Go ahead and make that turkey the night before. This can save you not only time but can free up your oven on turkey day. It can also save you lots of stress or potential disasters. We may all have a story about a Thanksgiving dinner with no turkey…due to over-cooking, an oven that decided to not work that day or many other things. If you make your turkey ahead I suggest letting it cool (to re-distribute juices), slice it and store in the fridge. On turkey day, take it out place into pan (or pans) with some stock or broth, or even gravy, cover and put into a pre-heated 350 degree oven and heat through. This should take a lot less time than doing a whole raw bird on that day and you can use the oven for other things at the same time. If your family likes to see the bird and carve it that day, than at least prepare everything you can the day or two before.

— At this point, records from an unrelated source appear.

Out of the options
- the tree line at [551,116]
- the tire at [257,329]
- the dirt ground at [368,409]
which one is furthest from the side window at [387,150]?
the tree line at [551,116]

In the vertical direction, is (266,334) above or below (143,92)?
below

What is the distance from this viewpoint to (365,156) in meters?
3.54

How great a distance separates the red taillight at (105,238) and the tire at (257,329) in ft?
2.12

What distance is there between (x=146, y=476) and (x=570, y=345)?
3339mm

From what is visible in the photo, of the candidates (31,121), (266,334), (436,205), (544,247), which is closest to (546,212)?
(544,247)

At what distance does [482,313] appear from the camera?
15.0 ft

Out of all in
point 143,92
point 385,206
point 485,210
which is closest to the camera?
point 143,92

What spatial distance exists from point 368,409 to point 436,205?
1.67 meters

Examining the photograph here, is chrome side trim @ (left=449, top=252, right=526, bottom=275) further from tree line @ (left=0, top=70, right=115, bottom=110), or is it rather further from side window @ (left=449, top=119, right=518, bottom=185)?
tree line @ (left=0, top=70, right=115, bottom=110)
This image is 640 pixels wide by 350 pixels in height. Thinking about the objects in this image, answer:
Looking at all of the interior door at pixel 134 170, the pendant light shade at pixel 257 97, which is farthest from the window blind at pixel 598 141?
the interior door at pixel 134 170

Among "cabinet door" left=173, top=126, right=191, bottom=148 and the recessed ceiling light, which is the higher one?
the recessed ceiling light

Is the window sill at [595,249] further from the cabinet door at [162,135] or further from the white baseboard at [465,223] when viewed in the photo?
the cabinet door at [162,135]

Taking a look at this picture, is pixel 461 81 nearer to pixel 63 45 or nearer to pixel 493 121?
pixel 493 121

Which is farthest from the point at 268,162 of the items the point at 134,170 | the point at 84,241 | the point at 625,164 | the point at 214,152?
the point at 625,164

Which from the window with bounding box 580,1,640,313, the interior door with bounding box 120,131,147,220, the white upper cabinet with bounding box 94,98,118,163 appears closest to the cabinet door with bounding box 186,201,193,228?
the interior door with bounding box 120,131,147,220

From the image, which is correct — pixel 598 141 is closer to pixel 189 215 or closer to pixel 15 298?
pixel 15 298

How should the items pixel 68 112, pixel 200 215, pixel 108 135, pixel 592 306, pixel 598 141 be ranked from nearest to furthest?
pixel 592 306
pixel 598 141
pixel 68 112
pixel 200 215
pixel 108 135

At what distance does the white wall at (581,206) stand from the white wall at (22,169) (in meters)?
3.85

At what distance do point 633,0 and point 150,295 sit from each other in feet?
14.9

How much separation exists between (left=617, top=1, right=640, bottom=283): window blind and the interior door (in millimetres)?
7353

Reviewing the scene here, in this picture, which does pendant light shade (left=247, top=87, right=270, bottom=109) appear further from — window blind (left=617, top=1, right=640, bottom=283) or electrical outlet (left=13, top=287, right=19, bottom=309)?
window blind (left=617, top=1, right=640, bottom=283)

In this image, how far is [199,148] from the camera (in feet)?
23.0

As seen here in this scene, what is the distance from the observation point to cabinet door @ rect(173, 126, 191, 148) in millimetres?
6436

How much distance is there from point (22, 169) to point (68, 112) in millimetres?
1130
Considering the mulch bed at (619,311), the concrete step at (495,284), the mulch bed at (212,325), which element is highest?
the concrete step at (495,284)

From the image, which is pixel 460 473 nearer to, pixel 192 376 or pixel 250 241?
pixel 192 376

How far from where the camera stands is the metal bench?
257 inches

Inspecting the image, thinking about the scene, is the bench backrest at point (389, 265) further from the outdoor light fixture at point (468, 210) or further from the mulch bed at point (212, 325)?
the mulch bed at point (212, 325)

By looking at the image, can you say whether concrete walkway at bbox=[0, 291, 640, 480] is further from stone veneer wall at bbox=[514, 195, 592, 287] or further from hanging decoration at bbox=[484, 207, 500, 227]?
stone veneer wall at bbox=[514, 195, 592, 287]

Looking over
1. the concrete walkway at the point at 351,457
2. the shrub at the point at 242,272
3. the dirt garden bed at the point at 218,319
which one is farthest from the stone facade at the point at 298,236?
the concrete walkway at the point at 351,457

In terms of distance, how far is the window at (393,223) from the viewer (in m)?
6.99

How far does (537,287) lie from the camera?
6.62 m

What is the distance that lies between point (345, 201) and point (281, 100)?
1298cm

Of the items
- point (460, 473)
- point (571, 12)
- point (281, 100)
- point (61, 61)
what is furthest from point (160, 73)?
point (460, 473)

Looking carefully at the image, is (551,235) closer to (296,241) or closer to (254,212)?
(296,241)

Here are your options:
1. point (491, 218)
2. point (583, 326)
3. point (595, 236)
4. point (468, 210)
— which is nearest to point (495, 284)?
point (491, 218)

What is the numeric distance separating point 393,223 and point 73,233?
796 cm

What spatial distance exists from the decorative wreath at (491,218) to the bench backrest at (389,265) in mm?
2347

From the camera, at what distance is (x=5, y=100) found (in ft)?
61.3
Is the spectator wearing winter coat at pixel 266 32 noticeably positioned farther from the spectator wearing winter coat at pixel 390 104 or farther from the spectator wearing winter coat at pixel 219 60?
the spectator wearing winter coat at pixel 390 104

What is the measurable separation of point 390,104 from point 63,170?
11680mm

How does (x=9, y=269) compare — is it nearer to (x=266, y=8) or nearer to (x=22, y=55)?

#4 – Use heavy duty paper plates for the dinner itself and for dessert. This is a huge time saver. No more spending hours doing dishes or just constantly being in front of the sink while your guests relax. As the host/hostess you deserve time to relax too. If someone offers to help with the cleanup, by all means accept it! Clean-up tends to be the biggest chore and the one you’ll least likely get help with, so make it easy for yourself. You will spend a little extra to get the paper plates, but think of the money you’ll be saving on the water or electric doing the dishes. You can find heavy duty plates just about anywhere and some look really nice. I’ve been using them for years. I would suggest using your regular flatware though as the plastic kind can sometimes be difficult with certain food items. You can use glass cups or some themed plastic or paper cups. Skip the cloth napkins and go right for paper.
#5 – Finally, the least stressful way to have a holiday meal would be to make a reservation at your favorite restaurant. This will save you time for sure, no meal to cook, no cleanup; however, it will be more costly, especially if you are paying for all your guests. If each person pays for themselves, this could actually save you money depending on the meal you would have normally prepared yourself.
If going out to eat isn’t an option, consider a Thanksgiving breakfast or brunch – this would likely be cheaper, though maybe not time friendly as you may need to make most of those types of food that day.
Whatever your holiday plans are, planning is key. Making dishes ahead of time can really make things a lot less chaotic on the day of your dinner. Remember to go through your grocery store circulars and clip coupons to save you money. Enlist family or friends to help you prepare, set up, or clean up. Have people bring a dish or dessert. There’s no reason why you, the host/hostess, can’t enjoy the day as well.